======================================= Enhancing PHP handling of HTTP requests

Introduction

PHP gives access to HTTP submitted input data through autoglobals:

$_SERVER contains the HTTP headers from the request at indexes HTTP_*, environment variables at other indexes, including connection information about the client,
$_GET contains URL query parameters, itself in $_SERVER['REQUEST_URI'],
$_COOKIE contains cookies from the Cookie header, available in $_SERVER['HTTP_COOKIE'],
$_POST gives access to data existing in the body of the request, when they are presented with a content-type handled by PHP, like typically sent by browsers along with the POST method,
$_FILES gives acces to the files upload in the body of the request,
$_REQUEST contains a merge of $_GET, $_POST and/or $_COOKIE.

Requests are always issued as described in the HTTP protocol. But the way of accessing the data they contain is of course PHP specific. It is then interesting to analyze the adequacy of the interface offered by PHP and the descriptions allowed by the protocol.

Description of an HTTP request

Before sending a request, the server has access to basic information about the client: IP address and possibly SSL context. This phase takes place before the launch of PHP, this context is passed via environment variables ($_SERVER['REMOTE_ADDR'] and $_SERVER['SSL_*'] eg.).
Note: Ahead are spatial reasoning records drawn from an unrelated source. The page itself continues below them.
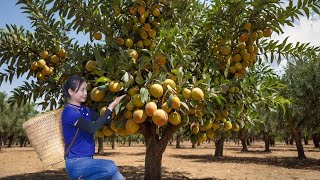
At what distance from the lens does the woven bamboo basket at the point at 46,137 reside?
3342 millimetres

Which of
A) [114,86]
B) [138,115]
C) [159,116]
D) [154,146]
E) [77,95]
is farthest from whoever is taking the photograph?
[154,146]

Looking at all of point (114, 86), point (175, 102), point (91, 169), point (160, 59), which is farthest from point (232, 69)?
point (91, 169)

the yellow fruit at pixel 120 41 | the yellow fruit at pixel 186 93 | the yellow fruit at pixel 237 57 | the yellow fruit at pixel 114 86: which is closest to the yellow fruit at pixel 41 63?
the yellow fruit at pixel 120 41

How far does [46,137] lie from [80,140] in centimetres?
47

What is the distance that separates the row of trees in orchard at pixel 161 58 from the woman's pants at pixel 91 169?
0.95 m

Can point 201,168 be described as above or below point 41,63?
below

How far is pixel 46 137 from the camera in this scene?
11.1 feet

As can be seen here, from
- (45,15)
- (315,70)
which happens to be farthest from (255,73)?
(315,70)

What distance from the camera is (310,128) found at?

The request itself, in its primary structure, contains three subsections:

The first line contains the HTTP method (GET, POST, etc..), the URL and the used protocol version (HTTP/1.1). This line is the only one the web server may need to decide on handing over to PHP. This information is available via $_SERVER['REQUEST_METHOD'], $_SERVER['REQUEST_URI'] and $_SERVER['SERVER_PROTOCOL'] respectively.
The following lines, as they are not empty, make a list of keys and values: the headers.
The blank line that ends the headers is followed by the body of the request, whose content should be interpreted according to the type described in the Content-Type header. The body of the request is typically empty for GET requests and containing the values of form fields for POST requests.

Description and limitations of the PHP interface

Until the first row of the query, all information is available if the server sends them to PHP via environment variables.

HTTP headers

For each key/value pair of header, PHP creates an $_SERVER['HTTP_KEY'] index containing the raw value. This index is created by putting the original key in capital then altering certain non-alphanumeric characters. To the extent that the name of the header is case insensitive and special characters do not carry specific information, this transformation does not hide any the useful information. As $_SERVER is an array, it can not contain two identical index. However, nothing prevents the same key to be present several times in the headers. As this situation may not occur (except in certain targeted attacks) this limitation has no practical consequence. Note also that two headers may be different but identical for PHP after transformation as described above.

Cookies and URL parameters

The Cookie header and the URL parameters contains themselves key/value pairs that are available for more comfort with $_COOKIE and $_GET respectively. The algorithm to go from raw string to an array is the same as the one in parse_str(), which allows for easy observation of the operation:

As with headers, some non-alphanumeric characters of the keys are replaced with an underscore or deleted, the case is preserved, but the unicity of keys still applies. As is common here to need multiple values of the same key, PHP allows you to create tables from scalar data sources using brackets in the name of the keys. This trick allows to circumvent the unicity limitation by combining all the values of the same key in a table. This syntax can also appoint key to create an array of arrays, in the hope that this makes life easier for developers. For example:

<?php

foo=A&foo=B       => $_GET['foo'] = 'B';
foo[]=A&foo[]=B   => $_GET['foo'] = array(0 => 'A', 1 => 'B');
foo[]=A&foo=B     => $_GET['foo'] = 'B';
foo=A&foo[]=B     => $_GET['foo'] = array(0 => 'B');
foo[bar][]=A      => $_GET['foo'] = array('bar' => array(0 => 'A'));
foo[]=A&foo[0]=B  => $_GET['foo'] = array(0 => 'B');

?>

If this technique removes the initial restriction, it is based on a semantic confusion: in the examples above, foo, foo[] and foo[0] should not collide. This is reflected for instance if you want to access to an HTML form element via document.getElementsByName() in the browser: the full name, with the brackets if any, is required. However, PHP side, these variants collide. We can consider here that PHP requires the developer to adopt special agreements to circumvent the internal limitations that the protocol does not have.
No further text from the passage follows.